══ TEXTE PROPOSÉ

Je ne sais pas où vous serez demain. Emmanuel Roy, 2023 63 minutes.
L’impuissance d’une médecin. Son manque de moyens d’agir devant la froideur de l’administration française. Une administration qui ne traite pas de problèmes humains, mais seulement des dossiers. Et la raideur – pour ne pas dire plus – de la politique migratoire de la France. Une politique qui répond à des exigences qui n’ont plus rien à voir avec l’humanisme des médecins et leur souci de la santé et du bien-être de tous.

Nous sommes dans un CRA (Centre de rétention administrative). Nous assistons à des consultations d’une médecin qui reçoit ces immigrés – Tunisiens, Afghans, Africains…) qui sont là en attente. Des prisonniers en fait. Seront-ils libérés au terme des différents délais des démarches administratives ? Ou bien seront-ils purement et simplement expulsés du territoire français, sans que soit véritablement pris en compte la spécificité de leur situation.

════

Poursuivez la critique du documentaire sur le centre de rétention administrative en enchaînant sur sa dernière phrase.

══ SECTION DES DONNÉES

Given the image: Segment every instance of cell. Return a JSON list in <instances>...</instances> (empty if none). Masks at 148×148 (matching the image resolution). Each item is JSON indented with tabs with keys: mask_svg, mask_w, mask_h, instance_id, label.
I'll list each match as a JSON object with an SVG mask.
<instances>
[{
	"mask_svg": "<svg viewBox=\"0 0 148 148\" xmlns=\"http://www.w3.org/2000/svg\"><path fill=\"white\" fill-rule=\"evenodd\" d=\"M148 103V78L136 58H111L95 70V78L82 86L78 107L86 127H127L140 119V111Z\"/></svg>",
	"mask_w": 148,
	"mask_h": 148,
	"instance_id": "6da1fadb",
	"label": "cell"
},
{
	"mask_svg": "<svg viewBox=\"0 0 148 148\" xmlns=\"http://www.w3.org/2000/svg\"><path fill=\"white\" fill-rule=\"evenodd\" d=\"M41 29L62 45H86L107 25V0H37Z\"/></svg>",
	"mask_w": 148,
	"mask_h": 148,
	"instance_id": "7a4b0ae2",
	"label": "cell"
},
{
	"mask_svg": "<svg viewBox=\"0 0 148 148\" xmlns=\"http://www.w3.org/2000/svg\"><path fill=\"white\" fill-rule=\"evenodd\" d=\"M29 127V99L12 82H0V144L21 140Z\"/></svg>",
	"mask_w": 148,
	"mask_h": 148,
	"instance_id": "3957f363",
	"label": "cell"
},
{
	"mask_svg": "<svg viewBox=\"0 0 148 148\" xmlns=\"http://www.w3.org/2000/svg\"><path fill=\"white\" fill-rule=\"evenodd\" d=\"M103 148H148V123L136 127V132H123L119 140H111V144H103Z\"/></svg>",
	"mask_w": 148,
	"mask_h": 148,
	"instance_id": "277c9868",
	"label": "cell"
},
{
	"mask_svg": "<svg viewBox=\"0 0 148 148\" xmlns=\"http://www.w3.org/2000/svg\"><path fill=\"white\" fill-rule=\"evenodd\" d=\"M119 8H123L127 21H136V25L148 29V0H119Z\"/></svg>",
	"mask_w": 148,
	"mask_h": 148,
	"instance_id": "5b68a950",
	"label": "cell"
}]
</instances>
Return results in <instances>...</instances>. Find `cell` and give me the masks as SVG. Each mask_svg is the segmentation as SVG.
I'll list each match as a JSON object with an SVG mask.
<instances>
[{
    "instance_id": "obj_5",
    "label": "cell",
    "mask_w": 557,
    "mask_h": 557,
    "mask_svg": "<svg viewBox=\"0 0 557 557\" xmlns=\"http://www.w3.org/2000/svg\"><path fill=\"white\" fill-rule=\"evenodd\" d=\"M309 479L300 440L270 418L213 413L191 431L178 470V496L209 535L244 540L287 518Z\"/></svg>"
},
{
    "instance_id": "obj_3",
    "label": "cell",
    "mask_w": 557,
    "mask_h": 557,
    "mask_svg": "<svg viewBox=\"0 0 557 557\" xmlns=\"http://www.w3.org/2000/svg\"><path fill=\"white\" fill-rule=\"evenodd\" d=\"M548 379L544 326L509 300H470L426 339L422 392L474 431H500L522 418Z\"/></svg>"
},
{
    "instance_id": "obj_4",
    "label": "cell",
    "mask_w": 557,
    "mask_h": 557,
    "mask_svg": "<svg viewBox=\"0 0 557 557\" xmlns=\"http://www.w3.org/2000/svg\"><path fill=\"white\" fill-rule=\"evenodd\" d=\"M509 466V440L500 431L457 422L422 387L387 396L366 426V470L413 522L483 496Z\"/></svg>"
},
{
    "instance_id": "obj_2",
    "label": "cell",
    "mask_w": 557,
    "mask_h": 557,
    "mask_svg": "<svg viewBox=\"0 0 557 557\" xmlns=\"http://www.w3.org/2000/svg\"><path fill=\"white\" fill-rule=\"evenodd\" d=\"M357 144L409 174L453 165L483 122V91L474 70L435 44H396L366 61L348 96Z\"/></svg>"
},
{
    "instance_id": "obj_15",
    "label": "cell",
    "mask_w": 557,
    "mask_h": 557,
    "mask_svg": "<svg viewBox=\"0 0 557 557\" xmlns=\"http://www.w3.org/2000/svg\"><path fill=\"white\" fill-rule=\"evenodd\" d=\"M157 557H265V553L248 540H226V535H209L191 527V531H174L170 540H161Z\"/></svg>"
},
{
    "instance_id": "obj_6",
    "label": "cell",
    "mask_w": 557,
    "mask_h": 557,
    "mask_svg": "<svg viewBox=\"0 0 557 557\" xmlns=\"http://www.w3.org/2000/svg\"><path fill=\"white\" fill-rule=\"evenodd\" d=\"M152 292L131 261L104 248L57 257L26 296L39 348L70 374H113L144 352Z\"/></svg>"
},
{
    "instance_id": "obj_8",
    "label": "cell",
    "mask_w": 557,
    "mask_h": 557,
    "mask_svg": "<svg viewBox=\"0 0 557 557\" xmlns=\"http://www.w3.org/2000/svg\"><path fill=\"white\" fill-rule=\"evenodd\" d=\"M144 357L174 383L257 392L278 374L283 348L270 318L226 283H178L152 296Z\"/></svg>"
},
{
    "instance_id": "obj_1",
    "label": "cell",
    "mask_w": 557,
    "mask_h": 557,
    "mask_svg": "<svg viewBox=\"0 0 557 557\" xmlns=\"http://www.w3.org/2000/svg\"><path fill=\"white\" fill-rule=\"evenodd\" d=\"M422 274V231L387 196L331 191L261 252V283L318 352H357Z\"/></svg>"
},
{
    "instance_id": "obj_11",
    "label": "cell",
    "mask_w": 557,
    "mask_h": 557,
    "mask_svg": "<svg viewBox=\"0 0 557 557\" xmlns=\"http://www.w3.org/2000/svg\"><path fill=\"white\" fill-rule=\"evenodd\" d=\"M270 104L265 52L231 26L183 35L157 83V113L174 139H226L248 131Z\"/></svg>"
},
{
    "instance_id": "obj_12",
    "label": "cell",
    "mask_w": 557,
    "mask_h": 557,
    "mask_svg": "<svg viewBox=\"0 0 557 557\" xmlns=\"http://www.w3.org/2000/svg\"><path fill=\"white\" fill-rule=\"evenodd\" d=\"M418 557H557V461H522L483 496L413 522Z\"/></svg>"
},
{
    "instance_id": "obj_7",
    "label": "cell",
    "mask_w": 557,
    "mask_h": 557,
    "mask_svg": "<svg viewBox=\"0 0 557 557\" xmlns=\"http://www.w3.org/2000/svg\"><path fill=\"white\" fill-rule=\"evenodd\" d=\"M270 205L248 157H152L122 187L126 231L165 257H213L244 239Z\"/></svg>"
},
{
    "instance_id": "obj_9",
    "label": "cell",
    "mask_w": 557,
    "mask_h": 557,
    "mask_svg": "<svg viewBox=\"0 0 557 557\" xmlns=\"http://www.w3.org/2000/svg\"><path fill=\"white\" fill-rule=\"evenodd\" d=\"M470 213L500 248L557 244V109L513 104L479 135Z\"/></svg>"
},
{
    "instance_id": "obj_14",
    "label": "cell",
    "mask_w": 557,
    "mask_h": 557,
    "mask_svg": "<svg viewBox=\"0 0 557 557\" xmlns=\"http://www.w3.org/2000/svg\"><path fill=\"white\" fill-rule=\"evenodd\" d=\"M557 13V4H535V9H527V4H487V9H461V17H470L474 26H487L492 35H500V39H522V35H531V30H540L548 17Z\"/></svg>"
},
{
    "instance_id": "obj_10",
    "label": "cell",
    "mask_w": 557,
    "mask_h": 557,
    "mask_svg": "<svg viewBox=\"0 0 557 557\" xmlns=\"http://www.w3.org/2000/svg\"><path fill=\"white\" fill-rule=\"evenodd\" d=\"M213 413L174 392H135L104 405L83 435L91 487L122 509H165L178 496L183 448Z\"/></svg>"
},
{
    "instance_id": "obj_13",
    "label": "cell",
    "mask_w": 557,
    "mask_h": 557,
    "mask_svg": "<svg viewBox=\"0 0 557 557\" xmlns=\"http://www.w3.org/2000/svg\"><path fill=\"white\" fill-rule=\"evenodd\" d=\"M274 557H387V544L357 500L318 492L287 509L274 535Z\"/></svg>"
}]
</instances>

════

RÉSULTAT ATTENDU:
Le film d’Emmanuel Roy n’aborde pas directement les situations des immigrés qui viennent consulter la médecin du CRA de Marseille. Mais, même s’il n’approfondit pas chaque cas, nous pouvons quand même appréhender le tragique de leur situation, son côté insoutenable, désespéré, au point d’entreprendre une grève de la faim.

Devant tant de souffrance, que peut la médecine ? Donner des cachets contre la douleur ou pour dormir. Pour soulager un peu les corps. Mais les âmes ? Écouter bien sûr. Écouter et essayer de comprendre. Reem, la médecin qui consulte, répète presque à chaque entretien qu’elle comprend la situation de celui qui est en face d’elle, qu’elle partage son indignation devant le sort qui lui est fait. Elle est ouvertement du côtés des immigrés retenus dans le CRA. Mais que peut-elle faire ? Elle souffre visiblement de son impuissance. Mais peut-elle éviter la résignation ?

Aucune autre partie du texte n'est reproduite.